Extracted information Start Marker

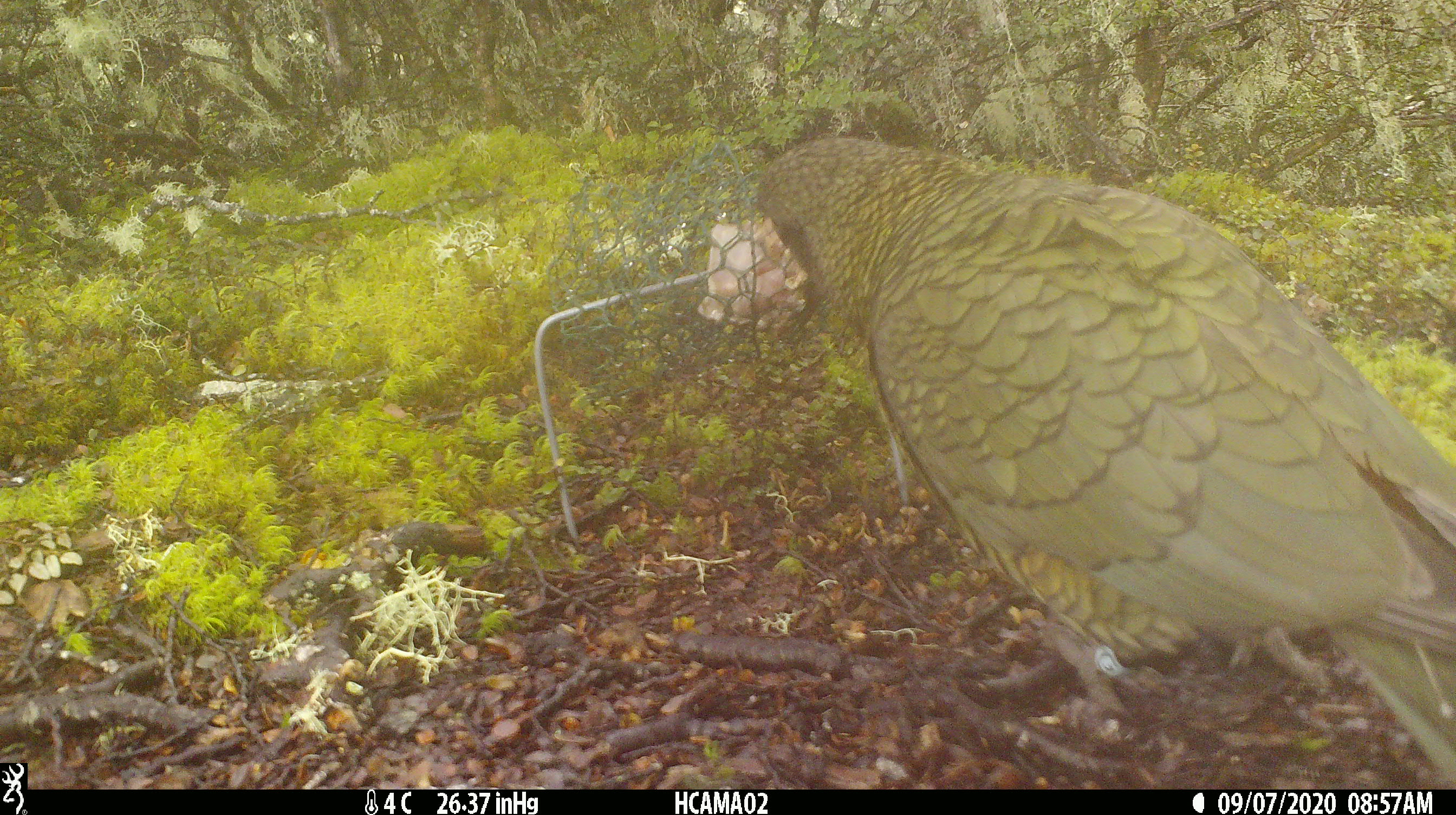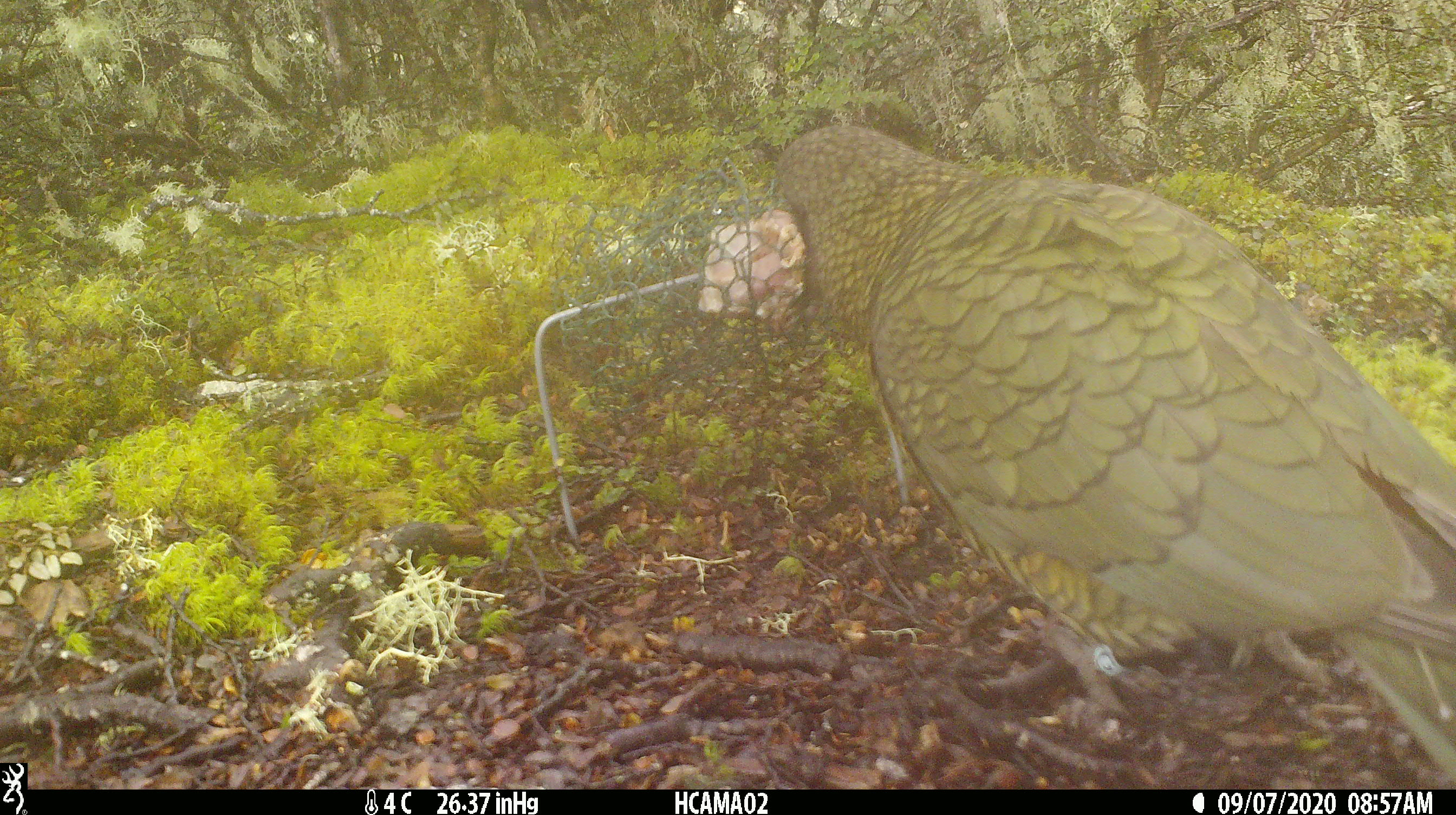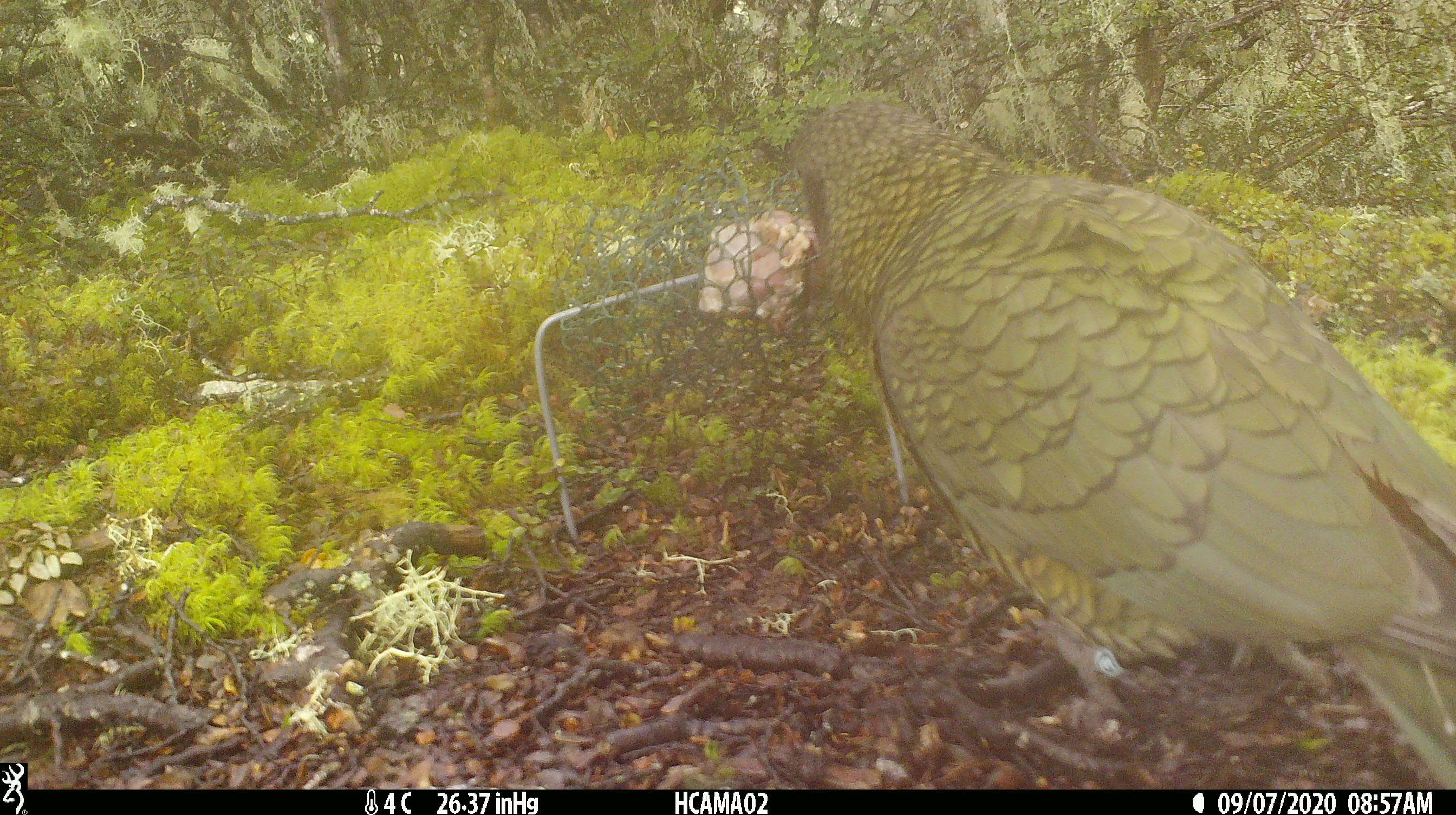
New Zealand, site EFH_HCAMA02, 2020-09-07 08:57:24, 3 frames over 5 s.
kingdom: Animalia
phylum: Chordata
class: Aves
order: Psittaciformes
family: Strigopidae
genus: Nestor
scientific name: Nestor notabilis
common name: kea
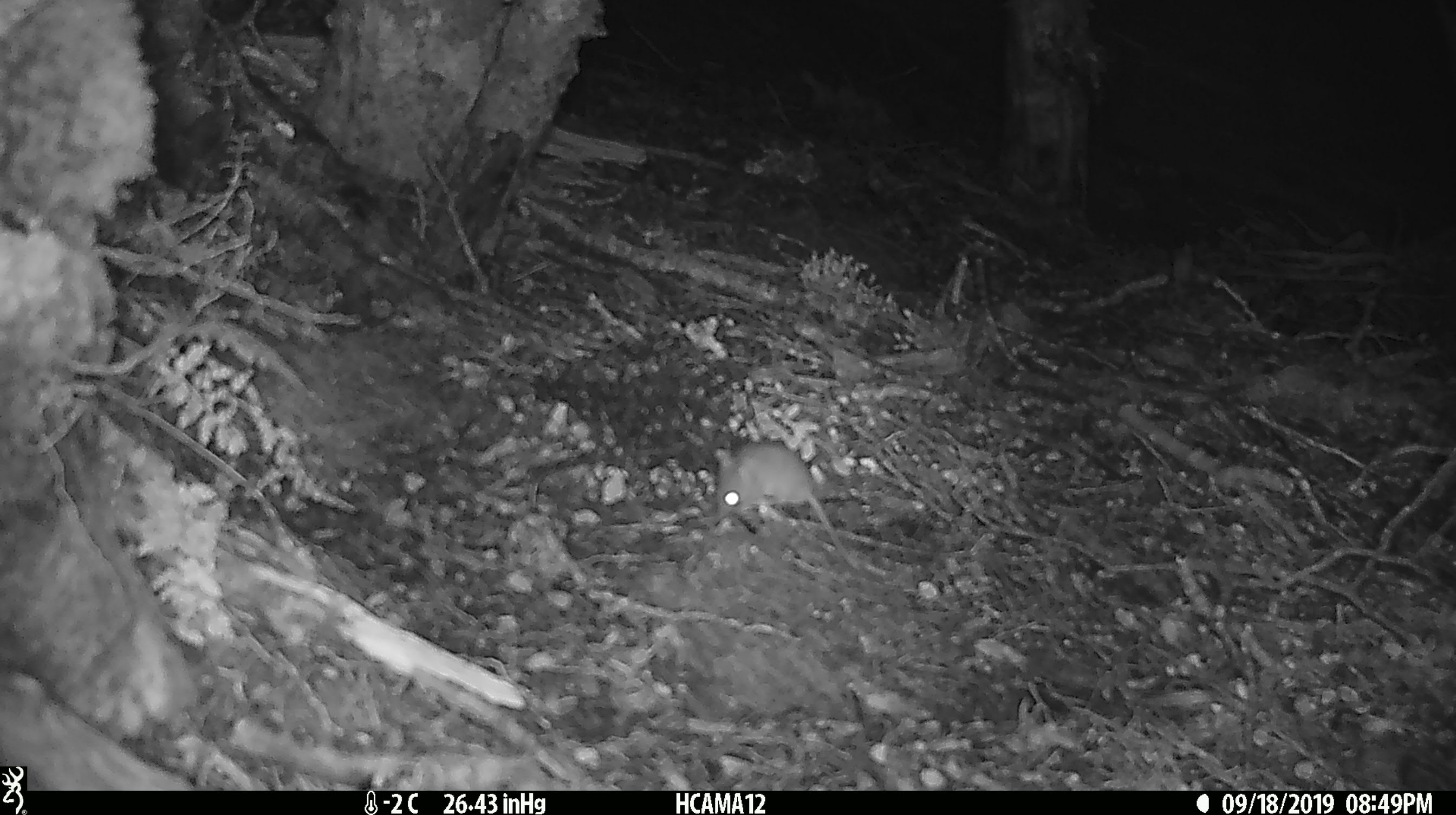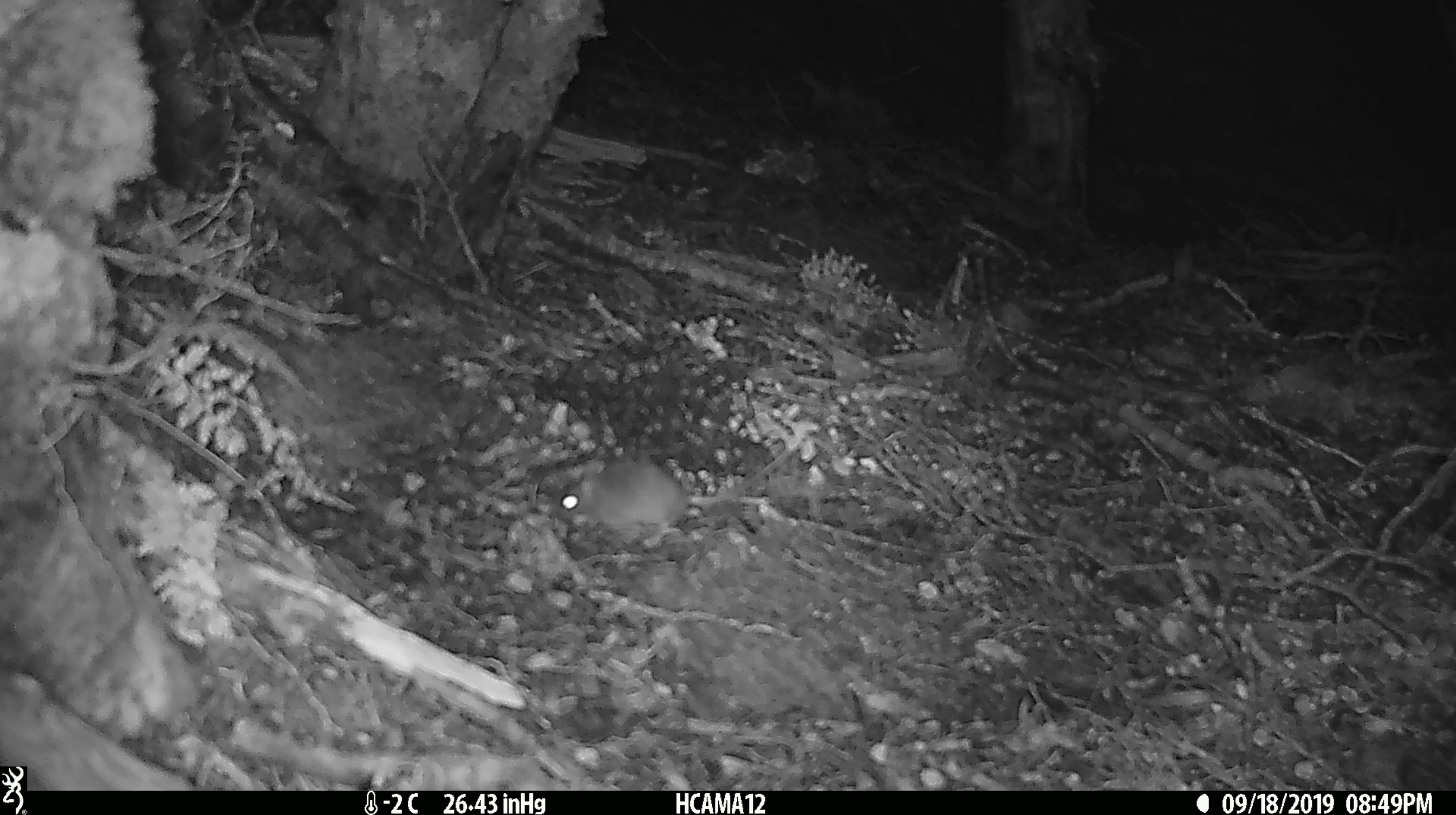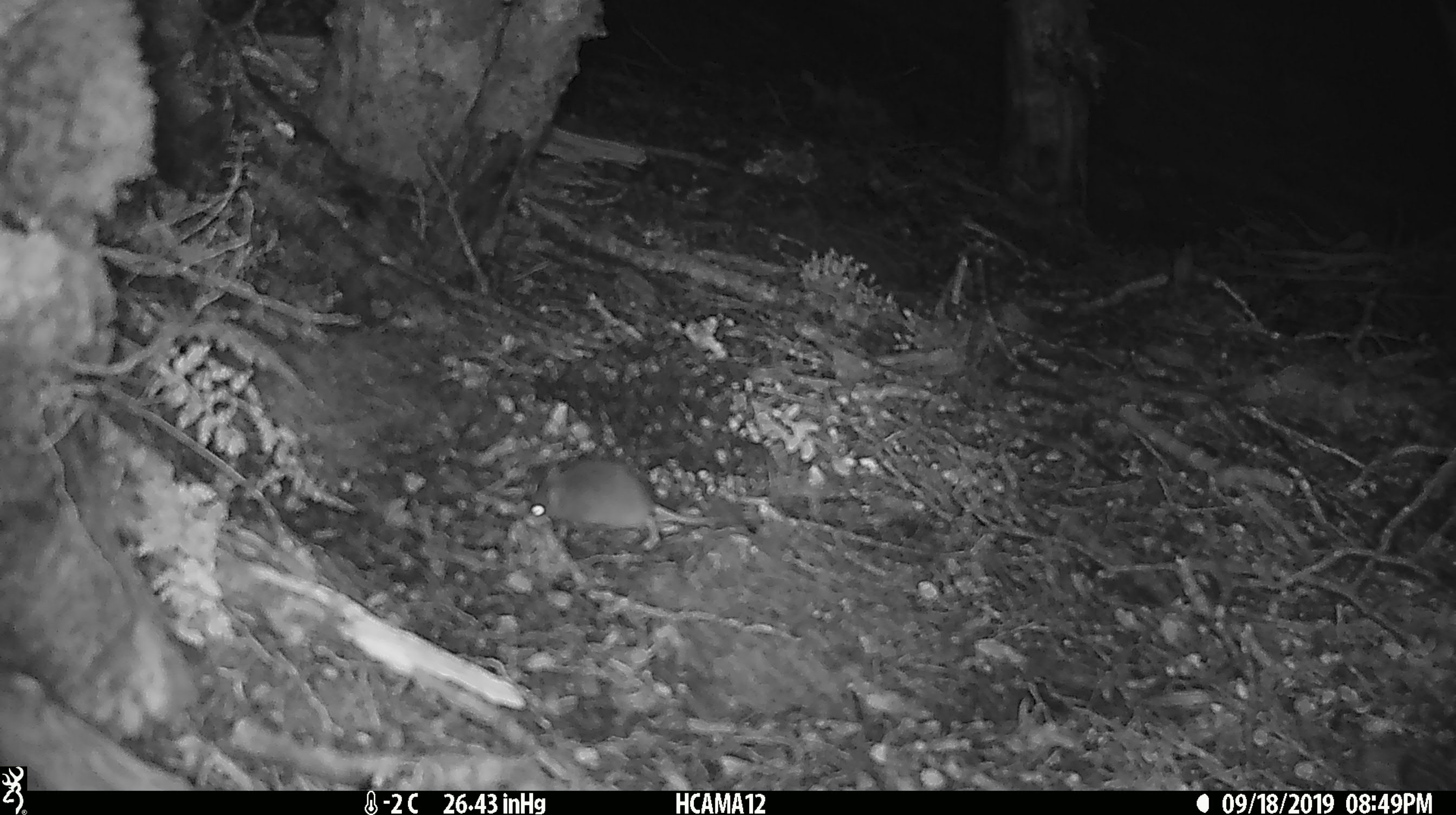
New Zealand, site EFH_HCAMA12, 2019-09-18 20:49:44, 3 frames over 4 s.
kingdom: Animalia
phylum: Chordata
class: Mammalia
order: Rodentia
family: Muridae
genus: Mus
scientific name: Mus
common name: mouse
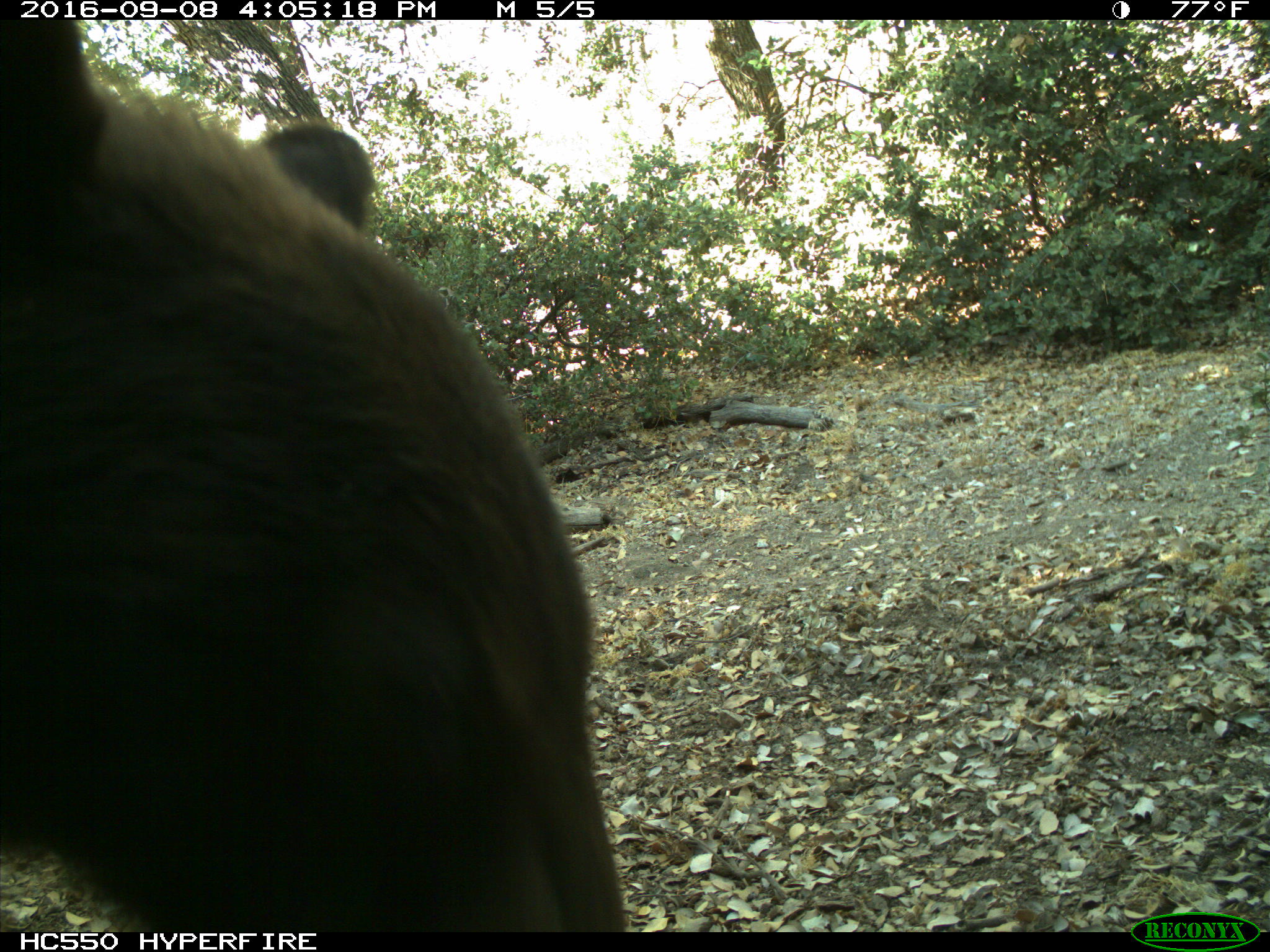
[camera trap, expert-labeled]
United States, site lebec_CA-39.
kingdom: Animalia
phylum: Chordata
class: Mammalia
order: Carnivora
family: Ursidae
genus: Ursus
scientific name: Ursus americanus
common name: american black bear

Extracted information End Marker

Goal of the exercise: Only the lines from the line holding "scientific name: Nestor notabilis" through the last line above belong in the answer, repeated exactly; the pictures do not.

Finished task:
scientific name: Nestor notabilis
common name: kea
New Zealand, site EFH_HCAMA12, 2019-09-18 20:49:44, 3 frames over 4 s.
kingdom: Animalia
phylum: Chordata
class: Mammalia
order: Rodentia
family: Muridae
genus: Mus
scientific name: Mus
common name: mouse
[camera trap, expert-labeled]
United States, site lebec_CA-39.
kingdom: Animalia
phylum: Chordata
class: Mammalia
order: Carnivora
family: Ursidae
genus: Ursus
scientific name: Ursus americanus
common name: american black bear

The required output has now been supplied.